Return each line of the items below that contains the word "hand". Case counts.

-- start --

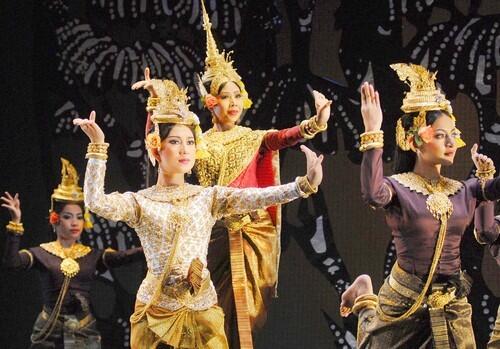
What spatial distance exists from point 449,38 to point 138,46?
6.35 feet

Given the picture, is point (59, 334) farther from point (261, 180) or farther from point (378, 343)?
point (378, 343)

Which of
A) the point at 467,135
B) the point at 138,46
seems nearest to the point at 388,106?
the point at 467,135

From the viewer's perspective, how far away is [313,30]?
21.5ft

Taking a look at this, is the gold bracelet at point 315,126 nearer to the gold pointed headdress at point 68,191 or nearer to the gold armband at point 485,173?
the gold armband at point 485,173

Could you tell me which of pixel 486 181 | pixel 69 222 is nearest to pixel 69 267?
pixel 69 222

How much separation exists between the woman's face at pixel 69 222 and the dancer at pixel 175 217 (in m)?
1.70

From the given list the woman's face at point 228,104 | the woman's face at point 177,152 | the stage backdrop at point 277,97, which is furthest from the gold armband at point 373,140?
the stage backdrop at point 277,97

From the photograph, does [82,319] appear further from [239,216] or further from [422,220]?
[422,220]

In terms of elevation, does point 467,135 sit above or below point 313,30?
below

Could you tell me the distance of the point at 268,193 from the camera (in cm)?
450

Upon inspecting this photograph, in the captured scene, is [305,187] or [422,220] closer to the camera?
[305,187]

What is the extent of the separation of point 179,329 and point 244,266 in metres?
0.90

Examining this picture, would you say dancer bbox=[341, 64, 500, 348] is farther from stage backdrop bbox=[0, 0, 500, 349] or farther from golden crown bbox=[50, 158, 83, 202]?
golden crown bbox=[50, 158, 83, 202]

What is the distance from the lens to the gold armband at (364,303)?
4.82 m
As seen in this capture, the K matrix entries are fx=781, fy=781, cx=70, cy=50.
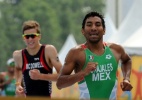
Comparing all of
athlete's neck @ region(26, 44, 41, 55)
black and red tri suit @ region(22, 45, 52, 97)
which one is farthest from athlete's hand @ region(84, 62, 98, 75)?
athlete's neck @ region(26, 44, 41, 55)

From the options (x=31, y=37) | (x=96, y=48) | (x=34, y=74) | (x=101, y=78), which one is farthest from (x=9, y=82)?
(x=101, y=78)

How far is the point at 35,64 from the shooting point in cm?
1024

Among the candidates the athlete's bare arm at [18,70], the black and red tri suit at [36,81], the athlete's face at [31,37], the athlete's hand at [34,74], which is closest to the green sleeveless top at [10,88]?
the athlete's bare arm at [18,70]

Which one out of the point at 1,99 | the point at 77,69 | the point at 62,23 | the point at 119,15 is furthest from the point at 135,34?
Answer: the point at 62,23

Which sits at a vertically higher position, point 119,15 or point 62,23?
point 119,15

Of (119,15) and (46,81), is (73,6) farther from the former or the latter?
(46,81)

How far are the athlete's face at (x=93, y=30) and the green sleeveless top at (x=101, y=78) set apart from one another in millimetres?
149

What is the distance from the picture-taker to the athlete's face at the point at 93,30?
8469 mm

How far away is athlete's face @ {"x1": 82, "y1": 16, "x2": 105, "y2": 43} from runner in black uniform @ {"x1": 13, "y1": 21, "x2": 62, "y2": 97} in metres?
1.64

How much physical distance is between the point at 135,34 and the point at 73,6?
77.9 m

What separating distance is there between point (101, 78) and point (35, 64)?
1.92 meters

-- end --
-- start --

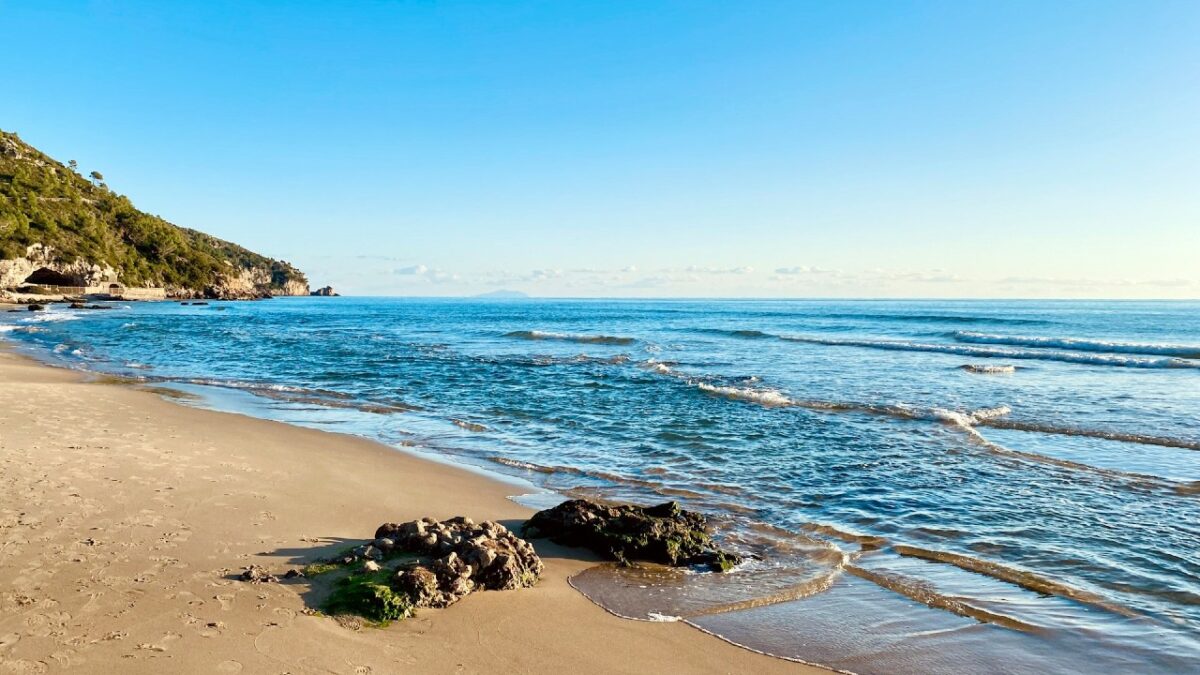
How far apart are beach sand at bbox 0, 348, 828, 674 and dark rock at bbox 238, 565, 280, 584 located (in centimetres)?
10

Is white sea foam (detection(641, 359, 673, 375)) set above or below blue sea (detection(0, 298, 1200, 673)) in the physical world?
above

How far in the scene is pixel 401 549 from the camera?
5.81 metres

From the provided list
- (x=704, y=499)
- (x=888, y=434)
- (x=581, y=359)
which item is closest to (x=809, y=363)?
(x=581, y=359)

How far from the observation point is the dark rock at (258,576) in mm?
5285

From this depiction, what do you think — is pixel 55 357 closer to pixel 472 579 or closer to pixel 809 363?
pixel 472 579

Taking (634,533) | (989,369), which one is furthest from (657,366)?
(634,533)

-- end --

### Right answer
which one is farthest from athlete's hand @ region(84, 62, 98, 75)?
Among the candidates the athlete's bare arm at [18,70], the black and red tri suit at [36,81], the athlete's face at [31,37], the athlete's hand at [34,74], which is closest to the green sleeveless top at [10,88]?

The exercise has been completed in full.